High-value, tech-savvy, affluent audience aligns well with Apple’s brand.
"It's a very high value audience. It's a very Apple audience, in my opinion.”
— Ben Thompson [00:56]
Cultural angle:
"Apple's audience of people that become fans of a sport because they watch reality television about it, basically fake fans."
— James Allworth [01:12]
Technical Experience & User Journey:
"You will get full access to F1 streams...not just the race cams...but you can watch the individual drivers. I think both the front and the back camera, which is kind of cool.”
— Ben Thompson [01:25]
Will Apple TV grow F1’s U.S. audience?
"I still think of Apple TV as the thing that people are doing intentional watching on versus just running it. … I think it could potentially shrink the audience in the US.” — James Allworth [02:08]
Adjacent Content & the ‘Funnel’:
“Apple can do something similar with the F1 movie...but way, way, way less watch.”
— Ben Thompson & James Allworth [03:14–03:22]
Apple Vision Pro & F1: (Underwhelming)
“All they're saying on Vision Pro is that you'll be able to watch it in Vision Pro, which is like, yeah, of course... So yeah, they're not doing any 3D content…which is, it’s not look, it’s not turn your head all the way around and look behind you. But it’s basically a bubble.”
— Ben Thompson [03:56]
“I would set up film.”
— Ben Thompson [04:44]
Meta’s Layoffs:
"If you're not meeting the bar at Meta, it's very possible that you would be elite at like thousands of other companies that want to have an AI strategy.”
— James Allworth [06:36]
Meta blocks non-Meta chatbots (e.g., ChatGPT) from WhatsApp in 2026.

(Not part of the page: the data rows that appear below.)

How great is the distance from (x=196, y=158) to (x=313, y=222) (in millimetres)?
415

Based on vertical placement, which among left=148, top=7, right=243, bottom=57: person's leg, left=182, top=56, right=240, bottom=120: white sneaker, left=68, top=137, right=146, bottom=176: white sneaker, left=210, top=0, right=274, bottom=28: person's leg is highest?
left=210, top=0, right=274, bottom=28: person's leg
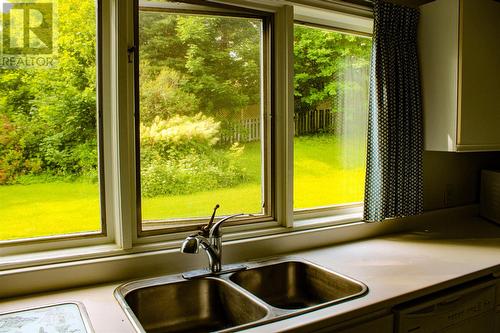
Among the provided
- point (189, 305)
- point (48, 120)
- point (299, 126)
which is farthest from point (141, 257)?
point (299, 126)

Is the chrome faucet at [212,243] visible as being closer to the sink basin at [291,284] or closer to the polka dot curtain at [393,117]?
the sink basin at [291,284]

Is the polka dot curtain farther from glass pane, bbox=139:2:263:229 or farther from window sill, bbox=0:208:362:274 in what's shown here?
glass pane, bbox=139:2:263:229

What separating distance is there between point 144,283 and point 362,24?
179 centimetres

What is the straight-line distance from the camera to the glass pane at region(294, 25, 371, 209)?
218cm

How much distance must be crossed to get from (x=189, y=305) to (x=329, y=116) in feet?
4.21

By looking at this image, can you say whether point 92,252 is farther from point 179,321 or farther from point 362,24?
point 362,24

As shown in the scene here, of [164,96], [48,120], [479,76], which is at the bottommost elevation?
[48,120]

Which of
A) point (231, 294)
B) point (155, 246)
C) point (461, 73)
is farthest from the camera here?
point (461, 73)

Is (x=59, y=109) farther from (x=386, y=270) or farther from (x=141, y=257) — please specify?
(x=386, y=270)

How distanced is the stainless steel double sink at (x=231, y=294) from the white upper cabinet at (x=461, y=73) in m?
1.05

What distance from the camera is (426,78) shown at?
7.48 feet

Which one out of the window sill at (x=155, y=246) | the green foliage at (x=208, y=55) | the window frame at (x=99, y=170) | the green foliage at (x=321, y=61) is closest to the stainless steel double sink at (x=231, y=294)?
the window sill at (x=155, y=246)

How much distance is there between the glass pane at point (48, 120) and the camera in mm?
1504

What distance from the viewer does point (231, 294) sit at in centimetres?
156
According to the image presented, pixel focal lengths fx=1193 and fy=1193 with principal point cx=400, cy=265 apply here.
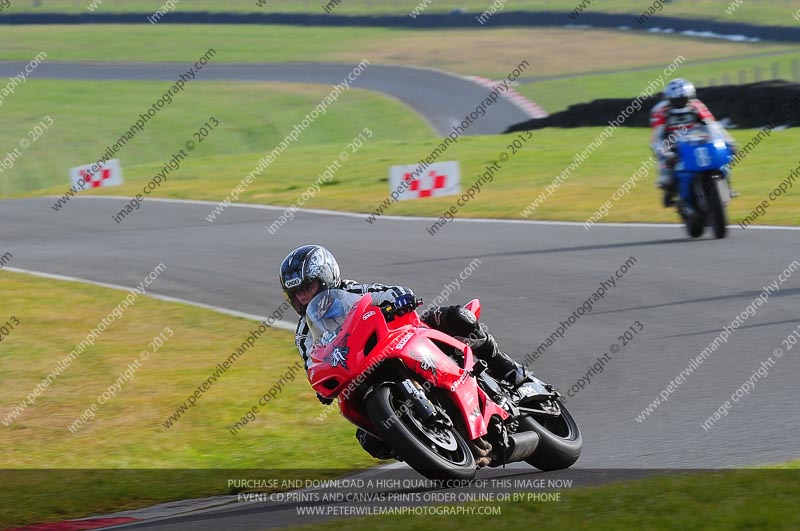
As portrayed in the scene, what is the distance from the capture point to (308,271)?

“3 billion users will no longer be able to use ChatGPT in the messaging app. Apparently there was like around 50 million people that were primarily using ChatGPT through WhatsApp.”
— James Allworth [07:13]
“Whoa, that's WhatsApp power user.” — Ben Thompson [07:29]
Platform power dynamics:
“All of the hyperscalers hate each other."
— Ben Thompson [07:47]
“My for you is to start working on hyper intelligence.”
— Ben Thompson [07:49]
"Giga intelligence. That might be a 2030 goal."
— James Allworth [08:03]
Anthropic in talks with Google for tens of billions in cloud/compute deals.
"Anthropic scaling revenue. They're doing B2B token generation and they need more compute. And so they went to the biggest compute provider, very Drake Coded."
— James Allworth [08:41]
Media coverage disparity:
“Anthropic gets wildly disproportionately less MSM coverage than OpenAI despite approaching 3/4 of its revenue size because its quiet blowout success severely hurts the broader AI bear case.” — Ben Thompson [08:54]
Product differences:
Louvre security shortcomings (satirical tone):
“Louvre heists are always a false flag by the art world. To increase notoriety of certain works, do not fall for the Frankish tricks.” — James Allworth [10:01]
Space Data Centers:
“Have we got a compelling pitch for space data centers yet?” — Ben Thompson [10:46]
On Apple TV audience:
"I still think of Apple TV as the thing that people are doing intentional watching on versus just running it."
— James Allworth [02:08]
On Vision Pro’s lack of innovation:
"Since the initial demo of the Apple Vision Pro, critics and analysts Ben Thompson and more have been saying live sports are going to be amazing in Apple Vision Pro because you can just drop a camera there and you don't need to do anything else..."
— Ben Thompson [05:33]
Meta layoff context:
"This seems healthy and normal. I think these 600 people are going to have a bunch of job offers really quickly in my view."
— James Allworth [06:31]
On the hyperscalers' AI war:
"All of the hyperscalers hate each other." — Ben Thompson [07:47]
Anthropic’s media strategy:
"OpenAI ships a browser. Anthropic ships a blog post. DeepMind solves Navier Stoke. Meta Eff it. Let's do a layoff."
— Ben Thompson [09:42]
Louvre heists joke:
"Louvre heists are always a false flag by the art world. To increase notoriety of certain works, do not fall for the Frankish tricks..."
— James Allworth [10:01]
This episode provided a rapid-fire but insightful analysis of the latest collisions between sports media, big tech’s battles over live content, the realpolitik of the AI arms race (Meta, OpenAI, Google, Anthropic), and, as always, some tongue-in-cheek commentary on the week’s quirky news. Perfect for listeners wanting clear, opinionated takes on big tech’s latest chess moves.